Exercise objective: Please retype the data in full and exactly; the pictures are not part of the copy.
(begin)
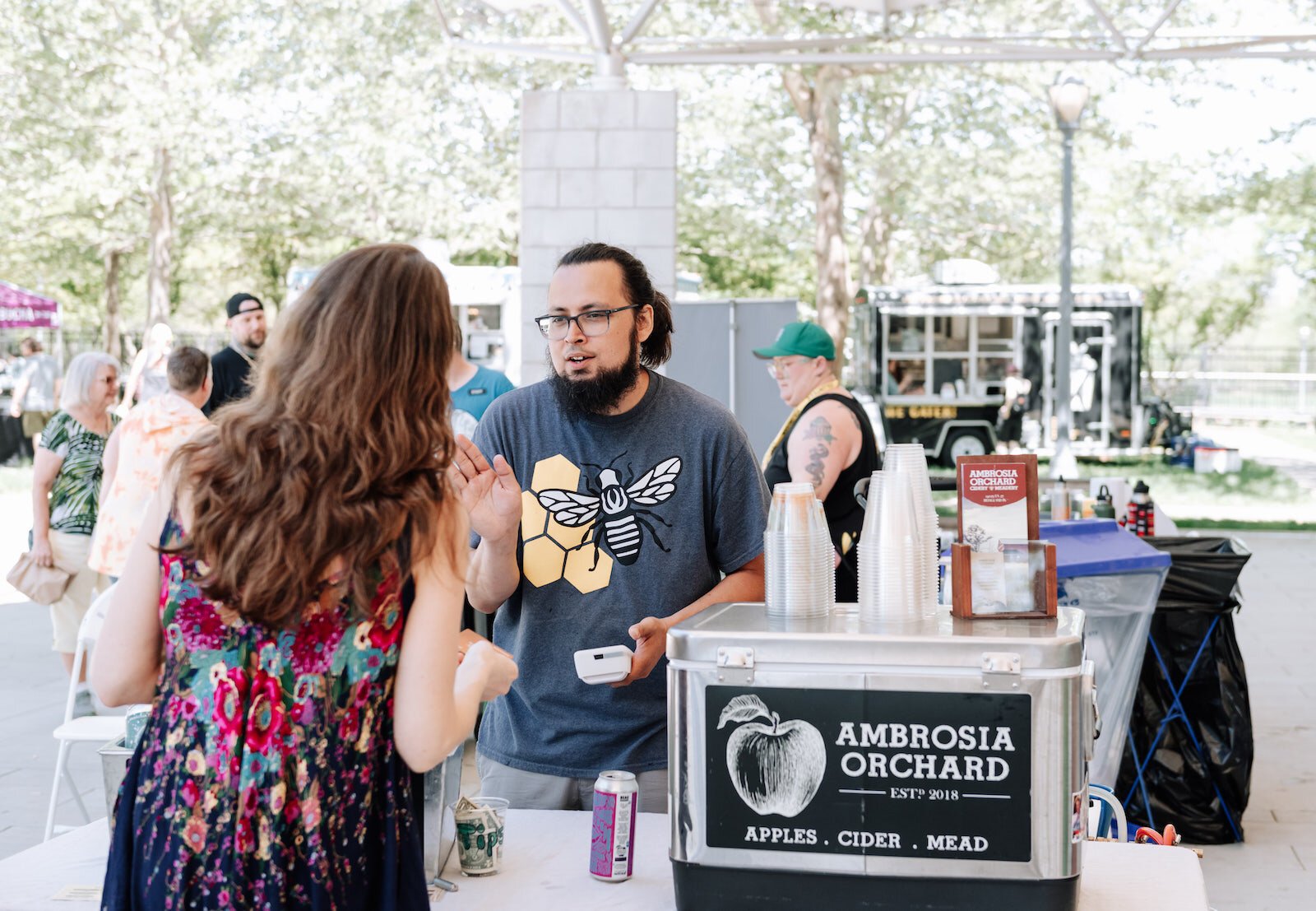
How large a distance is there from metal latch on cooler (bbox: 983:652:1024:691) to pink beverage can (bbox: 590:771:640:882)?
0.65 meters

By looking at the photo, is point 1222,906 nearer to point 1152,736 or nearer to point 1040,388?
point 1152,736

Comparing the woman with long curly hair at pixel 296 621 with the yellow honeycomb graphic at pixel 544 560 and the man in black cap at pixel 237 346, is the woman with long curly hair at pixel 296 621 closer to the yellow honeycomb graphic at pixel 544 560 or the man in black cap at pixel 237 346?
the yellow honeycomb graphic at pixel 544 560

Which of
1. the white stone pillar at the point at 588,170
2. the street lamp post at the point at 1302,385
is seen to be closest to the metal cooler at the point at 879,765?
the white stone pillar at the point at 588,170

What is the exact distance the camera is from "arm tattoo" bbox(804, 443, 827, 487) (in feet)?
15.1

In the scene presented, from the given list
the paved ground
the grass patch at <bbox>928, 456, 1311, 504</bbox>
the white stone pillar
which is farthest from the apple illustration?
the grass patch at <bbox>928, 456, 1311, 504</bbox>

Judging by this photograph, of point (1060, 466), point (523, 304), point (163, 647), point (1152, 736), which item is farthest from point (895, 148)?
point (163, 647)

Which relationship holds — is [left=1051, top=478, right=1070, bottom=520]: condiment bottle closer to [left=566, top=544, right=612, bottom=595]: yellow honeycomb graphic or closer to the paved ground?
the paved ground

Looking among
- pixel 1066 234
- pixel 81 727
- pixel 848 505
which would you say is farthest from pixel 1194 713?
pixel 1066 234

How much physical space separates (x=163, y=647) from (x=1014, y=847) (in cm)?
124

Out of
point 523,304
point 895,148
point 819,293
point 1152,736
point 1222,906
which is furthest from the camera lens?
point 895,148

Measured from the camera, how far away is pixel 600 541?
2887 mm

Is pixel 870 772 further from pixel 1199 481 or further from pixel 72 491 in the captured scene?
pixel 1199 481

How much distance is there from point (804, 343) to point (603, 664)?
274cm

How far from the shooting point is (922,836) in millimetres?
2033
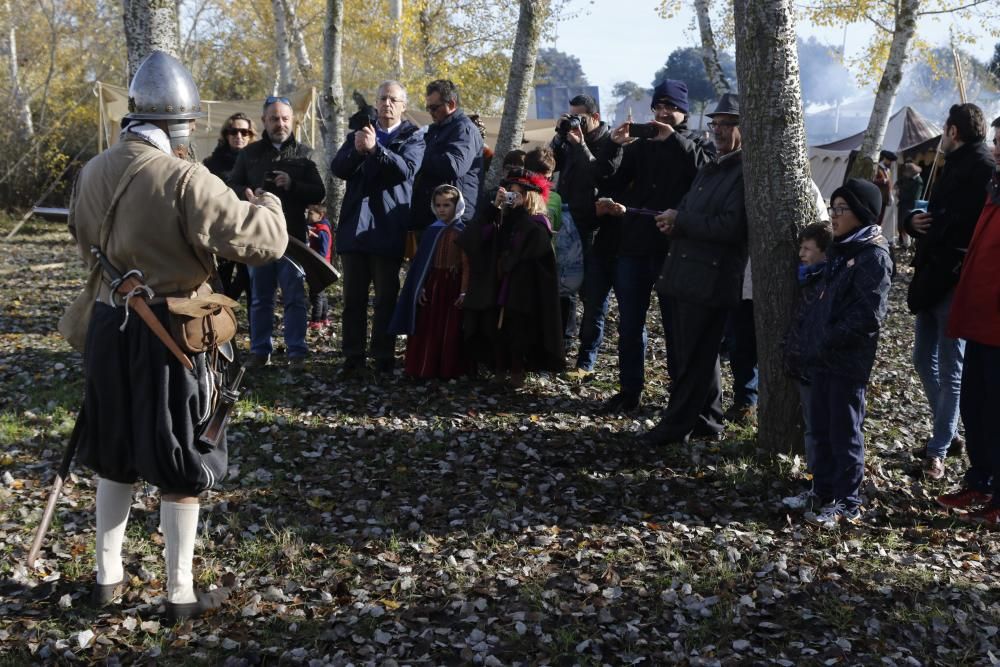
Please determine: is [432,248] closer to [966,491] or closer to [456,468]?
[456,468]

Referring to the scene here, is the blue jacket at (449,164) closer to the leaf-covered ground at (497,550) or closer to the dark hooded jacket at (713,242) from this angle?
the leaf-covered ground at (497,550)

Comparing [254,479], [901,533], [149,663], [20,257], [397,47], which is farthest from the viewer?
[397,47]

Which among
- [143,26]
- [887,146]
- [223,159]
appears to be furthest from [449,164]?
[887,146]

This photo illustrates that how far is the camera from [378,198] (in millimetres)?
7551

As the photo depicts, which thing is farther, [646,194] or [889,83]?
[889,83]

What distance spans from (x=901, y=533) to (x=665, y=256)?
2574 millimetres

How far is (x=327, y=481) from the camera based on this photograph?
579cm

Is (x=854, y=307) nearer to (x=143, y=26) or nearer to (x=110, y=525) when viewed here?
(x=110, y=525)

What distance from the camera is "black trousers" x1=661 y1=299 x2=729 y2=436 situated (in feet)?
20.0

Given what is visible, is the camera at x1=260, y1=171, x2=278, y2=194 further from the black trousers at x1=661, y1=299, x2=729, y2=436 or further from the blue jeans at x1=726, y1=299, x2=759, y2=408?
the blue jeans at x1=726, y1=299, x2=759, y2=408

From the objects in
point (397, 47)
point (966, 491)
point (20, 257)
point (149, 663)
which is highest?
point (397, 47)

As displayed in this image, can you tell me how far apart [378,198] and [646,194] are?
7.15 ft

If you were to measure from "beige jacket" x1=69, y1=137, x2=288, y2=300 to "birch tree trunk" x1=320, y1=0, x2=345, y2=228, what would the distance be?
28.2 ft

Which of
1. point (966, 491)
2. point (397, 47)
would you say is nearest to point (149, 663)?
point (966, 491)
(end)
Answer to this task:
How large a distance is there from metal latch on cooler (bbox: 983:652:1024:691) to pink beverage can (bbox: 590:771:640:882)?
0.65 meters

By looking at the photo, is point 1222,906 nearer to point 1152,736 or nearer to point 1040,388?
point 1152,736

Comparing the woman with long curly hair at pixel 296 621 with the yellow honeycomb graphic at pixel 544 560 and the man in black cap at pixel 237 346, is the woman with long curly hair at pixel 296 621 closer to the yellow honeycomb graphic at pixel 544 560 or the man in black cap at pixel 237 346?
the yellow honeycomb graphic at pixel 544 560

Which of
1. the white stone pillar at the point at 588,170
2. the street lamp post at the point at 1302,385
is seen to be closest to the metal cooler at the point at 879,765?
the white stone pillar at the point at 588,170

What is the exact distance the camera is from "arm tattoo" bbox(804, 443, 827, 487) (in feet)?
15.1

In the scene presented, from the given list
the paved ground
the grass patch at <bbox>928, 456, 1311, 504</bbox>
the white stone pillar
which is farthest from the apple illustration?
the grass patch at <bbox>928, 456, 1311, 504</bbox>

Judging by this photograph, of point (1060, 466), point (523, 304), point (163, 647), point (1152, 736), which item is farthest from point (895, 148)?
point (163, 647)

Which relationship holds — is [left=1051, top=478, right=1070, bottom=520]: condiment bottle closer to [left=566, top=544, right=612, bottom=595]: yellow honeycomb graphic or closer to the paved ground?
the paved ground

Looking among
- pixel 1066 234
- pixel 81 727
- pixel 848 505
which would you say is farthest from pixel 1194 713?
pixel 1066 234

How much physical space separates (x=163, y=647) from (x=1014, y=847) (in cm)?
124

Out of
point 523,304
point 895,148
point 819,293
point 1152,736
point 1222,906
which is furthest from the camera lens?
point 895,148

Measured from the camera, how far away is pixel 600 541?
2887 mm

Is pixel 870 772 further from pixel 1199 481 or further from pixel 72 491 in the captured scene?
pixel 1199 481

How much distance is there from point (804, 343) to point (603, 664)?
274cm

How far from the shooting point is (922,836) in millimetres?
2033
Please determine: is [432,248] closer to [966,491] or closer to [456,468]?
[456,468]

Referring to the scene here, is the blue jacket at (449,164) closer to the leaf-covered ground at (497,550) or closer to the dark hooded jacket at (713,242) from this angle?
the leaf-covered ground at (497,550)

Comparing [254,479], [901,533], [149,663], [20,257], [397,47], which is farthest from the viewer?
[397,47]

Which among
- [143,26]
- [887,146]
- [223,159]
appears to be furthest from [449,164]?
[887,146]

This photo illustrates that how far is the camera from [378,198] (in millimetres)?
7551

As the photo depicts, which thing is farther, [646,194] or [889,83]?
[889,83]

What distance spans from (x=901, y=533) to (x=665, y=256)?
2574 millimetres

How far is (x=327, y=481) from the camera based on this photograph?
579cm

Is (x=854, y=307) nearer to (x=143, y=26) or nearer to (x=110, y=525) when viewed here?
(x=110, y=525)

What distance from the camera is "black trousers" x1=661 y1=299 x2=729 y2=436 situated (in feet)?
20.0

Given what is visible, is the camera at x1=260, y1=171, x2=278, y2=194 further from the black trousers at x1=661, y1=299, x2=729, y2=436 or further from the blue jeans at x1=726, y1=299, x2=759, y2=408?
the blue jeans at x1=726, y1=299, x2=759, y2=408

From the objects in
point (397, 47)
point (966, 491)
point (20, 257)
point (149, 663)
which is highest?
point (397, 47)

As displayed in this image, can you tell me how far apart [378,198] and [646,194] are?
7.15 ft

If you were to measure from "beige jacket" x1=69, y1=137, x2=288, y2=300 to "birch tree trunk" x1=320, y1=0, x2=345, y2=228, what would the distance be?
28.2 ft

Which of
1. point (966, 491)
2. point (397, 47)
would you say is nearest to point (149, 663)?
point (966, 491)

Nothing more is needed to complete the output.